Fragmento:

Este me parece muy oportuno y necesario… Me voy a holgazanear….
Jaja, muy bien, Francisco, no hagas nada… verás todo lo que sucede.
Hola, encuentro muy acertado el artículo, no podemos estar en nuestra cabeza a solas un maldito minuto sin mirar el aparato ya sea para constatar que ese largo minuto aún no termina de transcurrir… Confieso que me he entregado al sano consejo de «si no quiere salir de la cama no salga» se siente una culpable al principio pero hay que tomarse una valemadrina de vez en cuando, no?
Gracias por este artículo Alma, Saludos.
Y creo que no sólo de vez en cuando, incluso la idea del descanso del fin de semana nos hizo más adictos al trabajo: hay que hacer cantidades industriales de cosas para poder descansar… no, yo creo que tiene más fondo, es un asunto de dejar de tenerle miedo a explorar quiénes somos y eso necesita calma y silencio. Un abrazo.
muy cierto el tema, aprisionados por nuestra incertidumbre de perder lo obtenido, de estar en una competencia permanente donde nos sentimos amenazados y nos entregamos sin reflexión a la responsabilidad irresponsable…
Totalmente, Édgar, la cosa es cómo salir de ello… como encontrar ese momento de sana insensatez para renunciar a lo que cargamos… un abrazo.

Material mostrado:
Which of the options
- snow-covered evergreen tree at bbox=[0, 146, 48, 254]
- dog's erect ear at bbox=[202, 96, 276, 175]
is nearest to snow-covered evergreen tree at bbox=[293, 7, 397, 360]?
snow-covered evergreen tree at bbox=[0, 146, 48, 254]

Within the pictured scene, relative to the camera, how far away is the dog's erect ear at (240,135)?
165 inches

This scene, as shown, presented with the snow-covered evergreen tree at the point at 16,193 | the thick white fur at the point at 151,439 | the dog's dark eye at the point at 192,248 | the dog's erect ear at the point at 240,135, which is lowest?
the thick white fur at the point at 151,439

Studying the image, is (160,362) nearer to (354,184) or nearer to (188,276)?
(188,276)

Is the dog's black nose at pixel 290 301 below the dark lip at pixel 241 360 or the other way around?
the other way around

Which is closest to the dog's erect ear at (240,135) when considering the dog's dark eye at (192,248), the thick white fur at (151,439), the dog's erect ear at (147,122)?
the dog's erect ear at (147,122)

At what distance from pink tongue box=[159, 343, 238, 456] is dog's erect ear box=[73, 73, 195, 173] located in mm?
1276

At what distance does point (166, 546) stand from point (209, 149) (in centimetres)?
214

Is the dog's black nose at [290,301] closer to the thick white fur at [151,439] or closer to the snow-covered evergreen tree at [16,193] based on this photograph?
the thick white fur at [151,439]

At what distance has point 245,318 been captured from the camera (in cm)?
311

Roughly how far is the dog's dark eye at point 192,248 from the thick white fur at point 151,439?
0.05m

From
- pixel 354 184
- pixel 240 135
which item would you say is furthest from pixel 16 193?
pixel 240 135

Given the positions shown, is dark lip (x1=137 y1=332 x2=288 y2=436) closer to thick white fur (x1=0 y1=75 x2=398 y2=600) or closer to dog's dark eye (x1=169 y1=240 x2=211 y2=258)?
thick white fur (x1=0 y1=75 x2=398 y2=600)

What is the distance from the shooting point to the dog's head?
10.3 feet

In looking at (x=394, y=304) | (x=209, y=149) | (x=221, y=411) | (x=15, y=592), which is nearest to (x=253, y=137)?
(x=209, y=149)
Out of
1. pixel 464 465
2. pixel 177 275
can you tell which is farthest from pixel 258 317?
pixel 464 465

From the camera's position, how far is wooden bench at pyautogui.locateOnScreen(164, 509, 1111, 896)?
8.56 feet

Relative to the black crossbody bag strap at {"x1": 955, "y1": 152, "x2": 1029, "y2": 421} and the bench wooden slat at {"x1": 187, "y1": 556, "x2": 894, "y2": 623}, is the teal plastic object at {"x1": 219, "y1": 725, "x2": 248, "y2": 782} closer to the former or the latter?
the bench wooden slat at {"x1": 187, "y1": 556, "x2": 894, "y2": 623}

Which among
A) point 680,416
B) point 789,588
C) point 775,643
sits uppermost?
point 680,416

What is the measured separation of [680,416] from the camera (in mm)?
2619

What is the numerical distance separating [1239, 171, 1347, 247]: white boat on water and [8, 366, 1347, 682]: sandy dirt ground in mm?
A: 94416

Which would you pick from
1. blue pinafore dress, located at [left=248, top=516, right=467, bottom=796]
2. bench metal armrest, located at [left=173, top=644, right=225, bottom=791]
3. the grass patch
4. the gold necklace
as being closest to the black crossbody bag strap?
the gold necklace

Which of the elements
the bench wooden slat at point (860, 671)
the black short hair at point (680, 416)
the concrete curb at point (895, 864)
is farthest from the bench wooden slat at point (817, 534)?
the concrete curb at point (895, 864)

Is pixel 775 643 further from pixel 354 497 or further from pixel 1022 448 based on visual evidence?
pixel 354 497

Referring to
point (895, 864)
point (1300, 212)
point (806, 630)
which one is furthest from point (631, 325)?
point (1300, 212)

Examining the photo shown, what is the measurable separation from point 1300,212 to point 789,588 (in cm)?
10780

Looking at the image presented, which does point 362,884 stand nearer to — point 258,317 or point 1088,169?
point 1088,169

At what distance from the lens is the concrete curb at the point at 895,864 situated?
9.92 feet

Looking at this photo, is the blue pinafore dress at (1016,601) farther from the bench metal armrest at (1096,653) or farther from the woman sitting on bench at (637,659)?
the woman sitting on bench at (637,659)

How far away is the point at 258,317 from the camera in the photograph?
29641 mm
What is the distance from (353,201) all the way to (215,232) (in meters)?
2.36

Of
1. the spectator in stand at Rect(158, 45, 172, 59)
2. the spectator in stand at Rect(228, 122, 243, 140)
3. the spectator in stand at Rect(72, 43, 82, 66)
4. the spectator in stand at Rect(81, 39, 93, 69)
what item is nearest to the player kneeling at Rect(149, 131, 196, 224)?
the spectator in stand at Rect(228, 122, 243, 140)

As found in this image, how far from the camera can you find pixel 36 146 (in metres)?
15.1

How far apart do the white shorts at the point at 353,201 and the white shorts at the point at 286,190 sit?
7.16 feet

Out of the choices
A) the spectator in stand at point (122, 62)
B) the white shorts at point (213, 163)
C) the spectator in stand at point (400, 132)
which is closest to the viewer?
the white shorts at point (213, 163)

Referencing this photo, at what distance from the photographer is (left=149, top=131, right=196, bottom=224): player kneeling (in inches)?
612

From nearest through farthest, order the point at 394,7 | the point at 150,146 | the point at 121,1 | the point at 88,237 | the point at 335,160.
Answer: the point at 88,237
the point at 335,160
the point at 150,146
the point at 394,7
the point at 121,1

Tareas requeridas:
1 – Imprime la parte del fragmento que comienza con las palabras que contienen "Hola, encuentro muy" y termina con "artículo Alma, Saludos.".
2 – Traduce al inglés esta oración del fragmento: "Jaja, muy bien, Francisco, no hagas nada… verás todo lo que sucede."
3 – Según el fragmento, ¿qué efecto tuvo la idea del descanso del fin de semana?

Conjunto de respuestas:
1 –
Hola, encuentro muy acertado el artículo, no podemos estar en nuestra cabeza a solas un maldito minuto sin mirar el aparato ya sea para constatar que ese largo minuto aún no termina de transcurrir… Confieso que me he entregado al sano consejo de «si no quiere salir de la cama no salga» se siente una culpable al principio pero hay que tomarse una valemadrina de vez en cuando, no?
Gracias por este artículo Alma, Saludos.

2 – Haha, very good, Francisco, don't do anything… you'll see everything that happens.

3 – Nos hizo más adictos al trabajo.